Fragmento:

/---

Queridos hermanos y hermanas, ¡buenos días!


Con esta catequesis retomamos nuestra reflexión sobre la familia. Después de haber hablado, la última vez, de las familias heridas a causa de la incomprensión de los esposos, hoy quiero centrar nuestra atención en otra realidad: cómo ocuparnos de quienes, tras el irreversible fracaso de su vínculo matrimonial, han iniciado una nueva unión.


La Iglesia sabe bien que esa situación contradice el Sacramento cristiano. Sin embargo, su mirada de maestra se nutre siempre en un corazón de madre; un corazón que, animado por el Espíritu Santo, busca siempre el bien y la salvación de las personas. He aquí por qué siente el deber, «por amor a la verdad», de «discernir bien las situaciones». Así se expresaba san Juan Pablo II, en la exhortación apostólica Familiaris consortio (n. 84), diferenciando entre quien sufrió la separación respecto a quien la provocó. Se debe hacer este discernimiento.


Si luego contemplamos esta nueva unión con los ojos de los hijos pequeños —y los pequeños miran—, con los ojos de los niños, vemos aún más la urgencia de desarrollar en nuestras comunidades una acogida real hacia las personas que viven tales situaciones. Por ello es importante que el estilo de la comunidad, su lenguaje, sus actitudes, estén siempre atentas a las personas, partiendo de los pequeños. Ellos son los que sufren más en estas situaciones. Por lo demás, ¿cómo podremos recomendar a estos padres que hagan todo lo posible para educar a sus hijos en la vida cristiana, dándoles el ejemplo de una fe convencida y practicada, si los tuviésemos alejados de la vida de la comunidad, como si estuviesen excomulgados? Se debe obrar de tal forma que no se sumen otros pesos además de los que los hijos, en estas situaciones, ya tienen que cargar. Lamentablemente, el número de estos niños y jóvenes es verdaderamente grande. Es importante que ellos sientan a la Iglesia como madre atenta a todos, siempre dispuesta a la escucha y al encuentro.


En estas décadas, en verdad, la Iglesia no ha sido ni insensible ni perezosa. Gracias a la profundización realizada por los Pastores, guiada y confirmada por mis Predecesores, creció mucho la consciencia de que es necesaria una acogida fraterna y atenta, en el amor y en la verdad, hacia los bautizados que iniciaron una nueva convivencia tras el fracaso del matrimonio sacramental. En efecto, estas personas no están excomulgadas: ¡no están excomulgadas!, y de ninguna manera se las debe tratar como tales: ellas forman siempre parte de la Iglesia.

\---

Datos registrados:
/---

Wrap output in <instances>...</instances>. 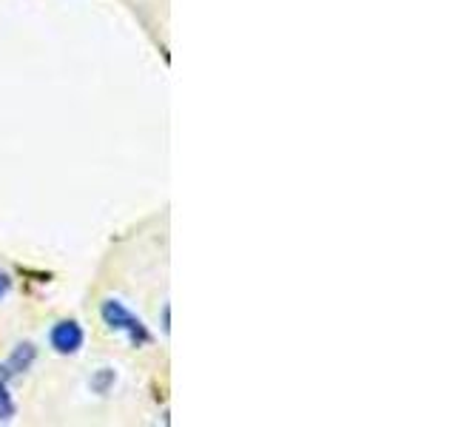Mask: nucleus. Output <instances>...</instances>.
Instances as JSON below:
<instances>
[{"label": "nucleus", "instance_id": "7ed1b4c3", "mask_svg": "<svg viewBox=\"0 0 455 427\" xmlns=\"http://www.w3.org/2000/svg\"><path fill=\"white\" fill-rule=\"evenodd\" d=\"M35 359H37V348L32 345V342H20V345L9 353V359L4 362V367H6V374L14 379V376L26 374V370L35 365Z\"/></svg>", "mask_w": 455, "mask_h": 427}, {"label": "nucleus", "instance_id": "f257e3e1", "mask_svg": "<svg viewBox=\"0 0 455 427\" xmlns=\"http://www.w3.org/2000/svg\"><path fill=\"white\" fill-rule=\"evenodd\" d=\"M100 317H103V322L108 325V331L125 334L134 348H142L151 342L146 322H142L137 313H132V308H125L120 299H106V302L100 305Z\"/></svg>", "mask_w": 455, "mask_h": 427}, {"label": "nucleus", "instance_id": "f03ea898", "mask_svg": "<svg viewBox=\"0 0 455 427\" xmlns=\"http://www.w3.org/2000/svg\"><path fill=\"white\" fill-rule=\"evenodd\" d=\"M49 342H52V348L54 353H60V356H71V353H77L83 348V342H85V331H83V325L77 319H60L57 322L52 331H49Z\"/></svg>", "mask_w": 455, "mask_h": 427}, {"label": "nucleus", "instance_id": "423d86ee", "mask_svg": "<svg viewBox=\"0 0 455 427\" xmlns=\"http://www.w3.org/2000/svg\"><path fill=\"white\" fill-rule=\"evenodd\" d=\"M9 291H12V277L6 274V270H0V302L9 296Z\"/></svg>", "mask_w": 455, "mask_h": 427}, {"label": "nucleus", "instance_id": "20e7f679", "mask_svg": "<svg viewBox=\"0 0 455 427\" xmlns=\"http://www.w3.org/2000/svg\"><path fill=\"white\" fill-rule=\"evenodd\" d=\"M9 382L12 376L6 374V367L4 362H0V422H9L14 416V399H12V391H9Z\"/></svg>", "mask_w": 455, "mask_h": 427}, {"label": "nucleus", "instance_id": "39448f33", "mask_svg": "<svg viewBox=\"0 0 455 427\" xmlns=\"http://www.w3.org/2000/svg\"><path fill=\"white\" fill-rule=\"evenodd\" d=\"M111 384H114V374H111L108 367H103V370H100V374L94 376L92 388H94L97 393H108V388H111Z\"/></svg>", "mask_w": 455, "mask_h": 427}]
</instances>
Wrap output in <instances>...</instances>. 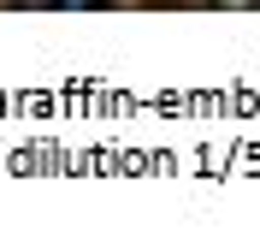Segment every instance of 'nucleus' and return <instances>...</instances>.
Instances as JSON below:
<instances>
[{
	"label": "nucleus",
	"mask_w": 260,
	"mask_h": 249,
	"mask_svg": "<svg viewBox=\"0 0 260 249\" xmlns=\"http://www.w3.org/2000/svg\"><path fill=\"white\" fill-rule=\"evenodd\" d=\"M65 6H101V0H65Z\"/></svg>",
	"instance_id": "obj_1"
}]
</instances>
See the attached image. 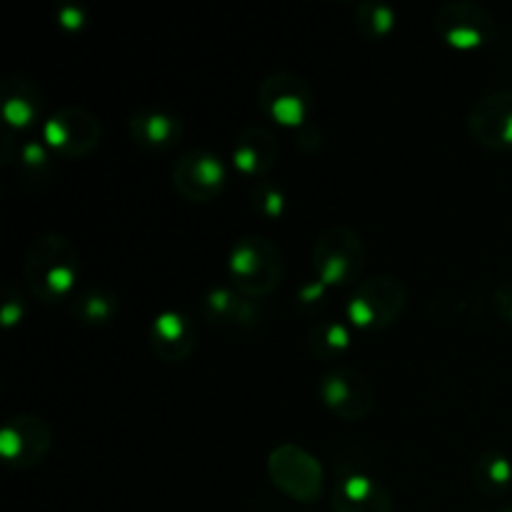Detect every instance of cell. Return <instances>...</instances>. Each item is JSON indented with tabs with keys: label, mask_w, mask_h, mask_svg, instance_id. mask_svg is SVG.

\---

Tarea breve: Según el fragmento, ¿en qué documento diferenciaba san Juan Pablo II entre quien sufrió la separación y quien la provocó?

Solución del ejercicio: En la exhortación apostólica Familiaris consortio (n. 84).